The most obvious analogues are the kinds of surveillance reports that tools like Office 365 are also happy to generate about you as a worker. (And remember, even if your institution does not use this as a metric: you can turn off the reporting, not the recording. The data is somewhere.) How many words did you type, how many meetings did you attend, and what percentage of the working day is your mouse moving? These sure are measures of… something. But does it equate to a measure of your skill and competency as an employee? Hm. I wonder.

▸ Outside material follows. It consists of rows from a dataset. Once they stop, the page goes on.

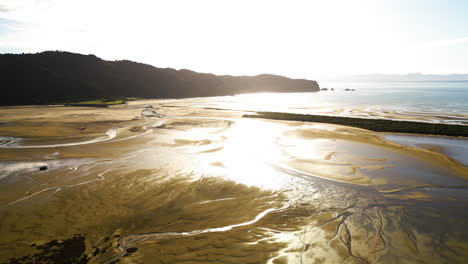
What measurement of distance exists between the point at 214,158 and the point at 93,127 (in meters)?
19.2

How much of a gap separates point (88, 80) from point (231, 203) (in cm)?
10457

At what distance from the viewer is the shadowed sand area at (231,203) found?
6684 millimetres

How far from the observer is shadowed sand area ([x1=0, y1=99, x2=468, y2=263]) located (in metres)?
6.68

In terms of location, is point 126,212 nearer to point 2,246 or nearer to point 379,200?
point 2,246

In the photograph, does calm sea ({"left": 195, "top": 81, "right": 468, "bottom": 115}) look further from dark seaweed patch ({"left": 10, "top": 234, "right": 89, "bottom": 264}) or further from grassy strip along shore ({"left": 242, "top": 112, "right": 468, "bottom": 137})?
dark seaweed patch ({"left": 10, "top": 234, "right": 89, "bottom": 264})

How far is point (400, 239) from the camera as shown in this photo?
7.48 metres

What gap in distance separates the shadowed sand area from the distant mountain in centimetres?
6542

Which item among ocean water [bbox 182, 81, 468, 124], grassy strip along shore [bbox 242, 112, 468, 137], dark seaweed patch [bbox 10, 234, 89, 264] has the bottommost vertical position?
dark seaweed patch [bbox 10, 234, 89, 264]

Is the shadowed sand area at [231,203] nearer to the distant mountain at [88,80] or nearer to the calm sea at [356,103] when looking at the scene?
the calm sea at [356,103]

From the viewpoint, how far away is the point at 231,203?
31.8ft

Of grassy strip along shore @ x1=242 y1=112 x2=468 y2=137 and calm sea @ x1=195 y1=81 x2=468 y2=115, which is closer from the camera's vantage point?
grassy strip along shore @ x1=242 y1=112 x2=468 y2=137

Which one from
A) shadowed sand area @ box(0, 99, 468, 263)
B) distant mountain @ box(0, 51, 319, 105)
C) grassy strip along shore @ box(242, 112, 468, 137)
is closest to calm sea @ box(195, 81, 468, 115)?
grassy strip along shore @ box(242, 112, 468, 137)

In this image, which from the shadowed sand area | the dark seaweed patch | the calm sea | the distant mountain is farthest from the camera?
the distant mountain

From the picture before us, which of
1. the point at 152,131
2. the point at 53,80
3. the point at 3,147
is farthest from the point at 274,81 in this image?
the point at 3,147
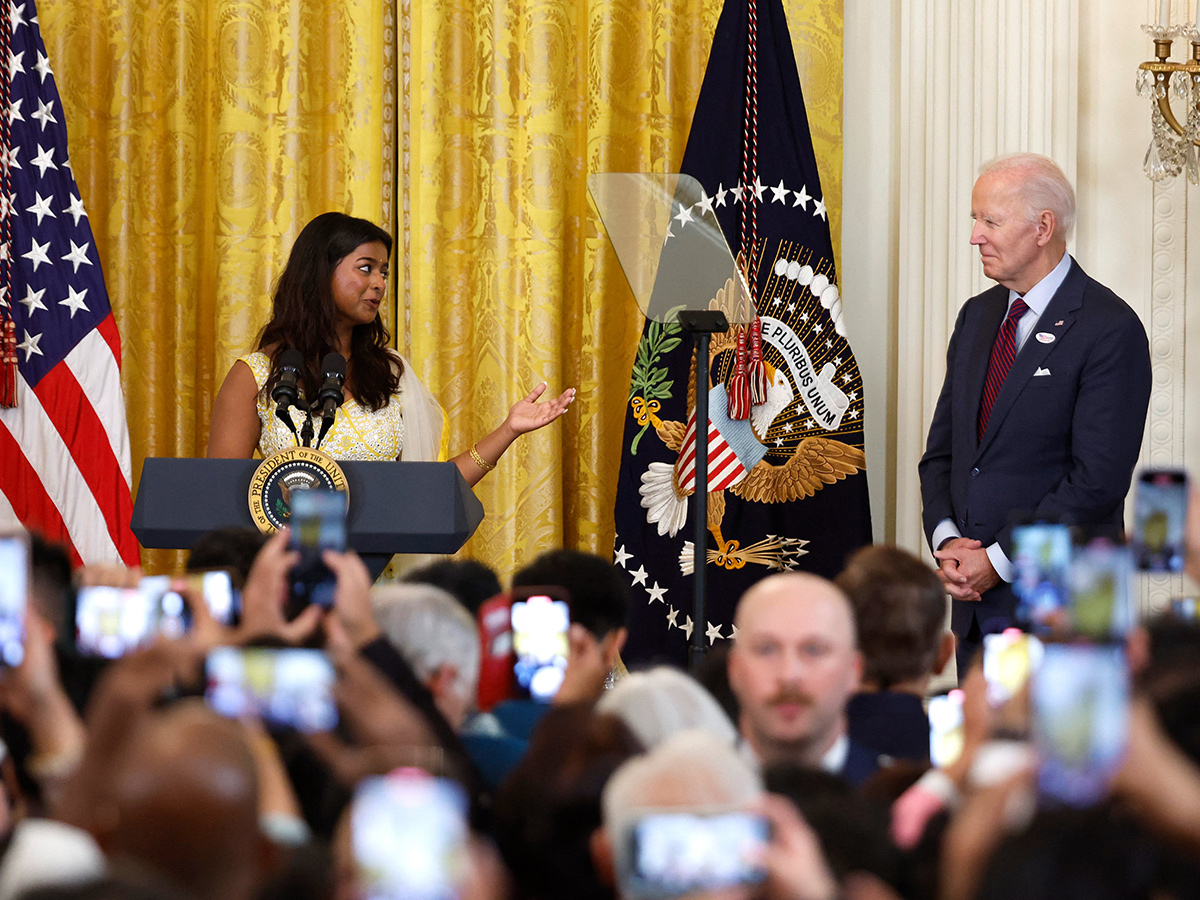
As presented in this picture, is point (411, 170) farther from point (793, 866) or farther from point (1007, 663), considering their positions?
point (793, 866)

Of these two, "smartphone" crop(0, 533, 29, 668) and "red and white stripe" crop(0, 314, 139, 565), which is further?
"red and white stripe" crop(0, 314, 139, 565)

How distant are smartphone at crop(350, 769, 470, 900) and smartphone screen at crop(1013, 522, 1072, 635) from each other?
0.79 meters

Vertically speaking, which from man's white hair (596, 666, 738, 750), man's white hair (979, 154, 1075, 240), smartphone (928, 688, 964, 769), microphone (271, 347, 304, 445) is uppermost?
man's white hair (979, 154, 1075, 240)

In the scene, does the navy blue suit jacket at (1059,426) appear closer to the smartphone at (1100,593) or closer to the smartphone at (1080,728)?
the smartphone at (1100,593)

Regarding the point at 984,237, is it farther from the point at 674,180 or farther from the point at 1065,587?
the point at 1065,587

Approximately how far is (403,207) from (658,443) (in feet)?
4.57

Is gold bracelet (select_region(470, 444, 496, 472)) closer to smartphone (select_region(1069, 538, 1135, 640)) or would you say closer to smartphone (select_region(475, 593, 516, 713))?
smartphone (select_region(475, 593, 516, 713))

There are places for evaluating compliance, certainly, that do connect to larger aims of education. There are important, life-or-death reasons for compliance. I need to know that my nurse knows how to put in my IV correctly, that my home inspector knows how to consult the building code efficiently, that my accountant understands the finest points of their ethical code of contact. But most of learning — even the processes required to achieve those competencies — aren’t well-suited to compliance metrics. And while compliance metrics are a part of most courses of education, they aren’t themselves education.  Obviously there are a million definitions of education, but I’m partial to Lawrence A. Cremin’s, circa 1976:

Education is the deliberate, systematic, and sustained effort to transmit, provoke or acquire knowledge, values, attitudes, skills or sensibilities as well as any learning that results from the effort.

Public Education, p. 27. I found this quotation in an old photocopied excerpt of sources unknown, tucked in my old paper files from way back when we did the first Detox. Thanks to this excellent book chapter for helping me to flesh out the citation properly.

We can’t comply our way into values, attitudes, and sensibilities, and we can only partially assess knowledge and skills through compliance. Learning is something more, something harder. And understanding the learning that takes place is often a function of the relationship between the learner, the educator, the class as a whole, and the material being learned. There’s no ticky box to assess it. 

My radical opinion is this: teacherly judgement matters in the evaluation of learning. For one thing, only the instructor and the students know the ins-and-outs of what has been taught in the classroom, even it we don’t always perceive the whole picture of what we’re doing in the same way. For another, only the instructor and the students know what the journey of learning has been within that classroom — this is also why standardized tests limit educational possibilities, because they result in having to teach to the test instead of following that journey. There’s no algorithm that can stand in for a holistic assessment of a learner, and even as scale presses us to seek out those solutions, we can at least refuse to accept the facade that these kinds of evaluations are meaningful.